Presentai il lavoro a un gruppo di amici romani, interessati al progetto; poi partii per il Sud. Partii povero e tornai dopo tre mesi ricco di calore umano raccolto tra il pubblico; dopo dieci anni ne allestii una seconda edizione in vari teatri e regioni d’Italia, poi all’estero.

Antonio Piovanelli

Intervento di Giacomo Andrico

tratto da MICHELANGELO – VITA
DIARIO DI LAVORO
13.10.2014 – 16.11.2014
di Silvia Moretti
con intervista ad Antonio Piovanelli e Giacomo Andrico

Ho iniziato a lavorare in teatro facendo molte esperienze; poi mi sono avvicinato al cinema e al documentario, e mi sono accorto che dovevo imparare tutto di nuovo rispetto al mestiere del teatro … era come ricominciare da capo; il cinema mi ha aiutato a capire il teatro e viceversa.
Il cinema è il linguaggio scritto della realtà” diceva Pasolini: devi stare nella situazione che stai vivendo,
devi lasciare che le cose accadano, devi capire ciò che è veramente importante filmare. Nel cinema bisognerebbe essere come gli oggetti,sacri! Tuttavia, per arrivare a tale sottrazione, non è importante quello che fai, ma ciò che sei nella situazione: devi essere nello spazio, nella scena, nell’atmosfera.
Nel teatro, invece, per come è stato immaginato, ci sono il palco e il pubblico, e sul palco si attua un linguaggio più complesso; nel teatro c’è la preoccupazione di dover comunicare ad un ampio pubblico; il teatro è un’idea, non una ripresa della realtà; nel teatro, il personaggio rimane un eroe dal linguaggio
articolato, persistono una matematica e una geometria nelle coreografie, un’architettura simbolica per lo spazio scenico, mentre nel cinema basta anche solo riprendere un muro scrostato e si ottiene un piano realistico straordinario; in teatro si ha un’amplificazione che parte dal palco e va verso il pubblico, mentre nel cinema è l’occhio dello spettatore che si avvicina allo sguardo dell’attore fino ad entrare nei suoi pensieri, nella sua anima; di conseguenza un attore deve sussurrare. Per me il cinema è soprattutto contemplativo.
Nel momento in cui si fa teatro o cinema ci si accorge che l’oscillazione è sempre fra il mondo costruito del teatro e quello più fluido e vero del cinema; già Shakespeare diceva che il gesto di un attore doveva essere minimale, e Goldoni sottolineava come ciò che accadeva sul palco dovesseessere verosimile.

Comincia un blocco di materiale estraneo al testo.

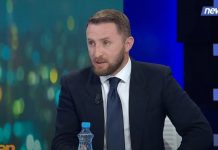 “Spiropali po bën politikë”/ Mocioni për “Marrëveshjen e re për Shqipërinë”, gazetari në ‘Top Story’: Ish-ministrja po i jep një dorë PS dhe Ramës, nuk po flet me nota revolte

Ciò che mi ha portato a lavorare con Antonio è la sua ricerca di piani reali: cerca il vero sul palco e questo è molto vicino al modo in cui io amo lavorare; gli attori che si raccontano non mi attraggono. Antonio non si rappresenta, Antonio è un eroe umile e con questa sua umiltà ha rappresentato Michelangelo mostrandolo nella sua umanità miserevole.